WHAT YOU WILL DO:
A: Please retype everything in the postmastectomy pain article from "Dr. Esserman also" down to "in the technique.".
B: In the postmastectomy pain article, how often is the technique effective if trigger points can be identified?

PAGE EXTRACT:

Dr. Esserman has used this approach with patients whose mastectomies had been performed by her or other physicians. As mentioned in the video, the technique is effective 90% to 95% of the time if trigger points can be identified.

“I am amazed at how well it has worked and how consistent that has been,” Dr. Esserman told The ASCO Post. This high success rate has led her to encourage other physicians to use the technique. “That is why I did this video,” she said.

“The key is to know where these nerves are, and the surgeons should know where they are,” Dr. Esserman said. Then by watching the video, they should be able to successfully give the injections to patients with postmastectomy pain.

“Our pain management colleagues have identified ways in which you can be very successful in alleviating pain, and in fact they aren’t that mysterious. They are fairly easy to use, and one of the keys is to understand where the nerves are cauterized. These are things that are easy enough for us to learn and to integrate into our own day-to-day practice,” Dr. Esserman said.

Dr. Esserman has received calls about the treatment from interested physicians and sometimes initiates calls to colleagues to encourage them to try the procedure or at least to take a look at the video. “I’ve had some people e-mail me and say that they have done it. That’s exciting,” she added.

Dr. Esserman also has received calls from patients from other parts of the country who have heard about the procedure and are willing to travel great distances in the hope of becoming free of postmastectomy pain. “Someone may call me up from New York and say, ‘I want to come out there,’ and I say, ‘Don’t do that. Let’s get your surgeon to take a look at this video.’” In some cases, Dr. ­Esserman refers patients to physicians in their area who are already versed in the technique.

‘Not a Panacea’

However, Dr. Esserman stressed, “This is not a panacea for everything.” If the pain is not neuropathic or trigger points cannot be identified, “it is not going to help,” she said, and in such cases, she would not go ahead with the treatment. “Occasionally, you have someone where that is not the cause of pain or even if it is, the technique isn’t working for some reason. I don’t have an answer for that.”

The technique has been tried a time or two in women who have pain following lumpectomies, Dr. Esserman added, but “it has not been very productive. I doubt that it is going to be the solution there, and we just have to keep looking” for other means of dealing with that type of postsurgical pain.

For some people with neuropathic pain, “the best thing to do is to try some of the medicines that block neuropathic pain, like Neurontin [gabapentin], and that can be the solution,” Dr. Esserman said. “You can use lidocaine patches. There are a number of things that people can try, and this should just be one of the tools.”

AVAILABLE DATA:
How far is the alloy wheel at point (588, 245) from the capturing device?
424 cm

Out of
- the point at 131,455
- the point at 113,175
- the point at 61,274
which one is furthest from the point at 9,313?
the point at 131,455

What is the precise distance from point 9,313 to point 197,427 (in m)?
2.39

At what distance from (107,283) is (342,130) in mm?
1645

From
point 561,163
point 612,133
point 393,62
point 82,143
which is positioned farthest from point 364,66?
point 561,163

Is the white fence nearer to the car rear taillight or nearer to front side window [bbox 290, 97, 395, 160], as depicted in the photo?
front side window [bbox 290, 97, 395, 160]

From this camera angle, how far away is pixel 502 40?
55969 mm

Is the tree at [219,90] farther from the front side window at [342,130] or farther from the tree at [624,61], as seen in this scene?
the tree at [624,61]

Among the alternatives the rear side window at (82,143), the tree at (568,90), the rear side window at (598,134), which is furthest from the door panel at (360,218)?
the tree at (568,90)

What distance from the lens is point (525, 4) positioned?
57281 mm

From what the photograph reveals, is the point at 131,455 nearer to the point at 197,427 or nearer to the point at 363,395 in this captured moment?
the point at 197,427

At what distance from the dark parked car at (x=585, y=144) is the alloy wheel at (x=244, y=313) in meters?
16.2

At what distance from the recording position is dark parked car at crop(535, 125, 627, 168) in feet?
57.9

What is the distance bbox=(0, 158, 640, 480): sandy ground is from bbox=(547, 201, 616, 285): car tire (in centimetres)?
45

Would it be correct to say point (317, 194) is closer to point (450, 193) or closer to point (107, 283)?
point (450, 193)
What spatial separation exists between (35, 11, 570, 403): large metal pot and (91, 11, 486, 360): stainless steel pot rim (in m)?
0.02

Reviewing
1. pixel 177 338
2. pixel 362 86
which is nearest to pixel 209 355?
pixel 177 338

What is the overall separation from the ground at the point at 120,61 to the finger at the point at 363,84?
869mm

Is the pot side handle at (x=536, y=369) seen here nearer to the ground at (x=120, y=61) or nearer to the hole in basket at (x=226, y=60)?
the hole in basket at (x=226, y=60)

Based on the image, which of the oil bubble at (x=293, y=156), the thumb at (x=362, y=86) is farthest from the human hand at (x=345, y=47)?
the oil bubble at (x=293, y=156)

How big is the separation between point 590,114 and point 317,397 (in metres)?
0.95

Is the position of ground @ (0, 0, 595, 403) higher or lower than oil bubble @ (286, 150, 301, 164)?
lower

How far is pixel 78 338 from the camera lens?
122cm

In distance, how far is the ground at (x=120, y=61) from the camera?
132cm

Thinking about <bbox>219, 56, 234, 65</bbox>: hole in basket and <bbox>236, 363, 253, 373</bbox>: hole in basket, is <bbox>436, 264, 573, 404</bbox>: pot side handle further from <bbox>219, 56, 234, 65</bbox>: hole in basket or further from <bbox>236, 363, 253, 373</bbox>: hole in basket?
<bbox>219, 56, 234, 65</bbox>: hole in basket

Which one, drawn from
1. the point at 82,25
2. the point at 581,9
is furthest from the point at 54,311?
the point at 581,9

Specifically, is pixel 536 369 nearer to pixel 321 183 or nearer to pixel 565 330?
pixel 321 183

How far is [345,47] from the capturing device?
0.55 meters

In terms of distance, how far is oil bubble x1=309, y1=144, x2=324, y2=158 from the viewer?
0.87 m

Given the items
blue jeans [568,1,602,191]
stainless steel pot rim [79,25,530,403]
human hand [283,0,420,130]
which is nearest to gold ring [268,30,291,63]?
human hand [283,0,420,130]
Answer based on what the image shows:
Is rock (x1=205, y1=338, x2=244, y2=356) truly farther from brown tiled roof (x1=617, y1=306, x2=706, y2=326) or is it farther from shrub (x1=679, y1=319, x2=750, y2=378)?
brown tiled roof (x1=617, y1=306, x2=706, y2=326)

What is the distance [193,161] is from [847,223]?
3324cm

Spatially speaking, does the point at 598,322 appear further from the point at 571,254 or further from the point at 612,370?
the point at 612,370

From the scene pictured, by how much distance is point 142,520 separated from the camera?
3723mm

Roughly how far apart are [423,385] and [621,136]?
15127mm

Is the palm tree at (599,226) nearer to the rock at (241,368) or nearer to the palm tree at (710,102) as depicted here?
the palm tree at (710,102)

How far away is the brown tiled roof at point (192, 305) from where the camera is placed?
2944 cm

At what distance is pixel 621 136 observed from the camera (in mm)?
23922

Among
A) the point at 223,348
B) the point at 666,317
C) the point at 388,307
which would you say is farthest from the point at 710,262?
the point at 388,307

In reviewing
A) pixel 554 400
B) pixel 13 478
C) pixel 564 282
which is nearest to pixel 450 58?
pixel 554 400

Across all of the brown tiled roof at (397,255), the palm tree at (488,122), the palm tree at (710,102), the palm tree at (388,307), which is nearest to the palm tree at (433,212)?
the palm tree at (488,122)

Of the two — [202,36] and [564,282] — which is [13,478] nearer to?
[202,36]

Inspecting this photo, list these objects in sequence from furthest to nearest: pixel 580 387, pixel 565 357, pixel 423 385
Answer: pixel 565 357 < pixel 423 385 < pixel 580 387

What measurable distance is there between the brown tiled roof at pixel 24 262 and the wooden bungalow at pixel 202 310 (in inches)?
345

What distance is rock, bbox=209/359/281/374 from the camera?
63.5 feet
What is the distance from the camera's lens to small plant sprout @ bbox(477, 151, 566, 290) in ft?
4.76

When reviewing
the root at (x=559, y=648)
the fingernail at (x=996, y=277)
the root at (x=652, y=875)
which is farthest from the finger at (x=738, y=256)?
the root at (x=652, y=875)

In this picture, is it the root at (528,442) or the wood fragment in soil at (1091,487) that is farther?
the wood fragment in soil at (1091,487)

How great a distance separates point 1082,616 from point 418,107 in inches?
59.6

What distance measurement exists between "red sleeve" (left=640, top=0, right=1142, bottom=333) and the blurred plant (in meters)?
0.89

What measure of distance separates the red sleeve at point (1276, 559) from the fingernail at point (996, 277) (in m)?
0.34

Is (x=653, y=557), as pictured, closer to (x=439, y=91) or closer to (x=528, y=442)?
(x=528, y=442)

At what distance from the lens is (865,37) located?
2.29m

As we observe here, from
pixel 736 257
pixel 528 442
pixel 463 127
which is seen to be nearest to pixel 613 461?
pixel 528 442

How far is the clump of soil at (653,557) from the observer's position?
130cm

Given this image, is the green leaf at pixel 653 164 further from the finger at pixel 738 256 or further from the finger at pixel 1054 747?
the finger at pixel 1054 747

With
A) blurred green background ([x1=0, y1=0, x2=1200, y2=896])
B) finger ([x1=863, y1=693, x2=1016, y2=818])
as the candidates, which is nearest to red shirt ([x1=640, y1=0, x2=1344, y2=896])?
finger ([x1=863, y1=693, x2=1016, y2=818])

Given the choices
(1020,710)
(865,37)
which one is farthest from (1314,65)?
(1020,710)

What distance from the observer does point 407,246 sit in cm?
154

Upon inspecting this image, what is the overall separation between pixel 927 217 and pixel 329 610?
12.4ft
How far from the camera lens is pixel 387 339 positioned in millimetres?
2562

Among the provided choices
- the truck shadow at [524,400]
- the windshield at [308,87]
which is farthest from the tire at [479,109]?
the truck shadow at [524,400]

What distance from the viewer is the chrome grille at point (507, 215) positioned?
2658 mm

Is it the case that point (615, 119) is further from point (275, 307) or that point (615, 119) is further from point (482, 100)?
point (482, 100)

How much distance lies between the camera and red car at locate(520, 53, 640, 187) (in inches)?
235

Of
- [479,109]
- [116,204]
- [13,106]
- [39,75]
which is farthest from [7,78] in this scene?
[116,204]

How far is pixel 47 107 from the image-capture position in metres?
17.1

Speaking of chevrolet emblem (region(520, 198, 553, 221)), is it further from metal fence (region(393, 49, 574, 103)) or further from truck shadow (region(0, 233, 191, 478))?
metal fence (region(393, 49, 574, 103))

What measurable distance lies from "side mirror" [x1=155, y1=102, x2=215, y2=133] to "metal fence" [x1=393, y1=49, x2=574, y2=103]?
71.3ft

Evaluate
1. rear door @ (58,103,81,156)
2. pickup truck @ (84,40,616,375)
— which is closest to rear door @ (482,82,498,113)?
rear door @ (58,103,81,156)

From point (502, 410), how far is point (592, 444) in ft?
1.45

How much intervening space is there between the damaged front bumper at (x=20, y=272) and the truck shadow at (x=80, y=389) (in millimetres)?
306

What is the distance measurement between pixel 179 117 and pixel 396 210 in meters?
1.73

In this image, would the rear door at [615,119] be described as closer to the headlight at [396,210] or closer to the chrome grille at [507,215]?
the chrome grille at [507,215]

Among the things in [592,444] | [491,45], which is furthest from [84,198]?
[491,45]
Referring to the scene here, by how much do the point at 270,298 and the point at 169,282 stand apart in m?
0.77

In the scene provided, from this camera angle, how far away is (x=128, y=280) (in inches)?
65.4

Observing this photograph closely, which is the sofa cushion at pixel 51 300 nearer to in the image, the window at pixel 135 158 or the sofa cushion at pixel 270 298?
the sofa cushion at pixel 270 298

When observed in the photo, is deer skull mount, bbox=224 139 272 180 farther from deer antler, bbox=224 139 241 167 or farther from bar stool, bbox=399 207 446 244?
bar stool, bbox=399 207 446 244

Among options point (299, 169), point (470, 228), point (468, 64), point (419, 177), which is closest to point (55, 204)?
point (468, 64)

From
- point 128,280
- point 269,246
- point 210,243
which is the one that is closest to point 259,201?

ANSWERS FOR EACH ITEM:
A:
Dr. Esserman also has received calls from patients from other parts of the country who have heard about the procedure and are willing to travel great distances in the hope of becoming free of postmastectomy pain. “Someone may call me up from New York and say, ‘I want to come out there,’ and I say, ‘Don’t do that. Let’s get your surgeon to take a look at this video.’” In some cases, Dr. ­Esserman refers patients to physicians in their area who are already versed in the technique.

B: 90% to 95% of the time